Kelly, whose legal name is Robert Sylvester Kelly, has been accused of coercing five children into sex acts and creating child pornography between September 1998 and September 1999, court records obtained by UPI show.
The minors were between the ages of 12 and 17 when they met the “Pregnant” crooner, according to court documents. All five of the alleged victims are expected to testify at the trial.
Kelly, 55, previously faced his first trial in Chicago in 2008 in which he was acquitted on 14 counts of producing child pornography by a jury of nine men and three women. A video at the heart of that trial has been entered into evidence in the new trial.
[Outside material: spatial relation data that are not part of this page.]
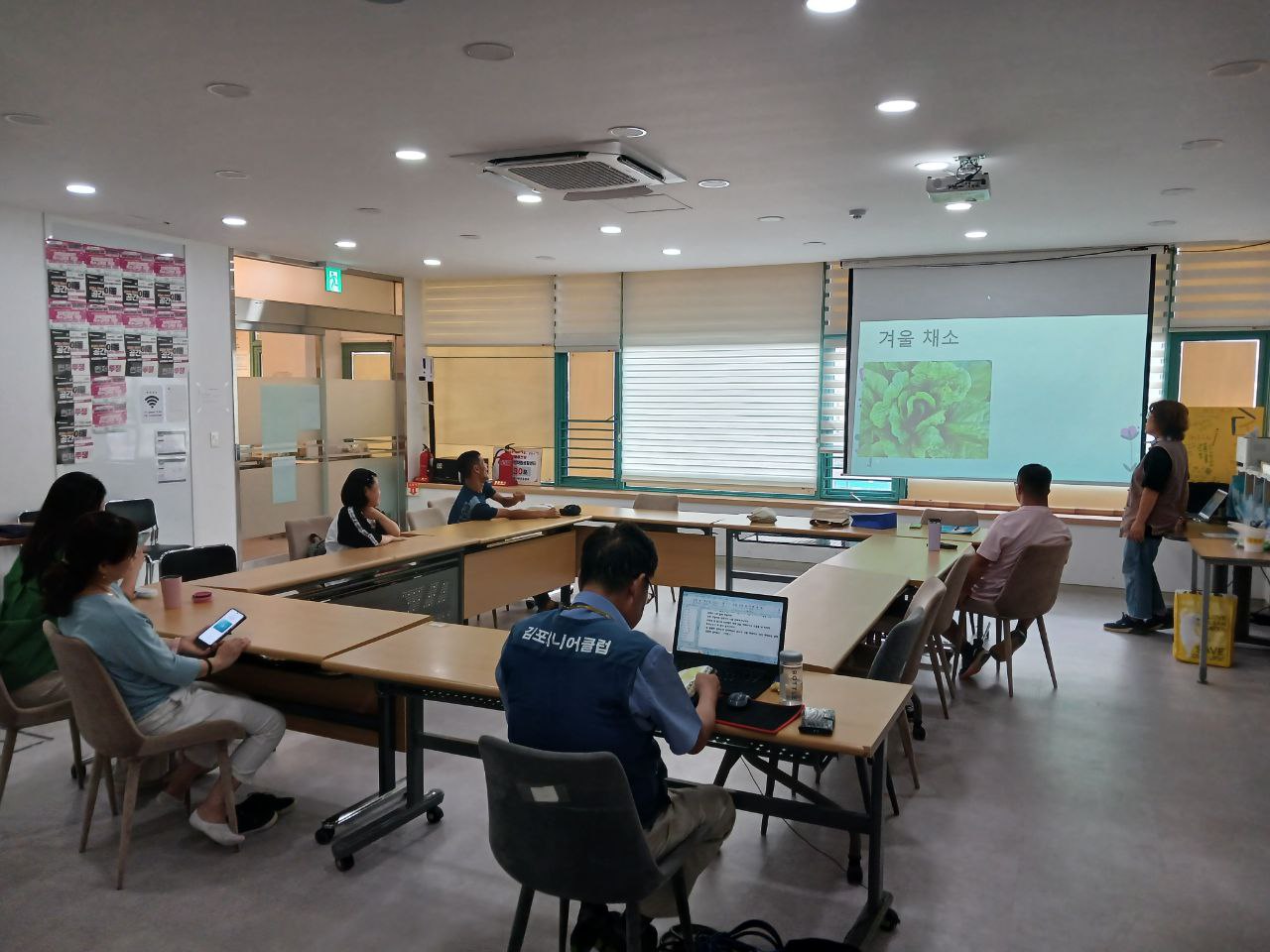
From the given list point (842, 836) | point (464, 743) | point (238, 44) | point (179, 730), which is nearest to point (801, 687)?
point (842, 836)

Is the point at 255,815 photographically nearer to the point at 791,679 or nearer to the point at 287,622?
the point at 287,622

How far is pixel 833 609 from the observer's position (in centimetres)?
374

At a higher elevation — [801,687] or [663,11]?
[663,11]

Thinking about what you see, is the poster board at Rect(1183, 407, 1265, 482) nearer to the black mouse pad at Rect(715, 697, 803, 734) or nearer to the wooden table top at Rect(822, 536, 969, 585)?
the wooden table top at Rect(822, 536, 969, 585)

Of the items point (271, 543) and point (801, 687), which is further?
point (271, 543)

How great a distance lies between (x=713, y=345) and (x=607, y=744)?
22.8 feet

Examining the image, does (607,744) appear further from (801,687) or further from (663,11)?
(663,11)

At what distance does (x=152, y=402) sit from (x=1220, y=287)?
839cm

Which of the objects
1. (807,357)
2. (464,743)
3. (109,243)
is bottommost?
(464,743)

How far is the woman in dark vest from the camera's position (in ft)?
19.3

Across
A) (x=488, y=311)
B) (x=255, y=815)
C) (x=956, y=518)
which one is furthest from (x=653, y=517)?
(x=255, y=815)

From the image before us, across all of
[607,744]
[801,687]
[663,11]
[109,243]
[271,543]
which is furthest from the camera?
[271,543]

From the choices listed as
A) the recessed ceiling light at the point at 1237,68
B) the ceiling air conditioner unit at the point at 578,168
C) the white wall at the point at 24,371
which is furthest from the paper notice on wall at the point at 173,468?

He will now face additional charges for allegedly conspiring to fix that trial with Derrel McDavid, a former employee who is a co-defendant in the latest trial, court records show. A third man, Milton Brown, has also been charged for having allegedly received missing recordings of the child sex abuse.
Kelly and his two co-defendants have all pleaded not guilty to their charges.
The first allegations of sexual abuse were revealed in a 1996 lawsuit filed by Tiffany Hawkins, a Chicago woman who said she had sex with Kelly in 1991 when she was 15. The lawsuit was later settled for $250,000.
Kelly previously married the singer Aaliyah in August 1994 when he was 27 and she was just 15 years old, though never faced criminal charges despite her being a minor at the time.
“Even though I don’t believe any of these charges are warranted, I’m grateful that I will have a chance to establish the truth about me in a court of law,” Kelly said in a statement issued in Los Angeles after his initial arrest in 2002 before his 2008 acquittal.
“I have complete faith in our system of justice, and I am confident that when all the facts come out, people will see that I’m no criminal.”
In January 2019, the six-part documentary series “Surviving R. Kelly” was released by Lifetime and brought renewed concern over the singer’s checkered history after several women claimed on camera that they had survived sexual abuse at Kelly’s hands.
Kelly was charged in Chicago in February 2019 after the release of the hit documentary and again by federal prosecutors in Brooklyn later that year. He was convicted on all nine counts in the Brooklyn case last September, including racketeering, the sexual exploitation of children, forced labor and transporting girls across state lines to engage in illegal sexual activity.
“Today’s guilty verdict forever brands R. Kelly as a predator, who used his fame and fortune to prey on the young, the vulnerable, and the voiceless for his own sexual gratification,” Acting U.S. Attorney Kasulis said in a statement at the time.
“A predator who used his inner circle to ensnare underage teenage girls, and young women and men, for decades, in a sordid web of sex abuse, exploitation and degradation.”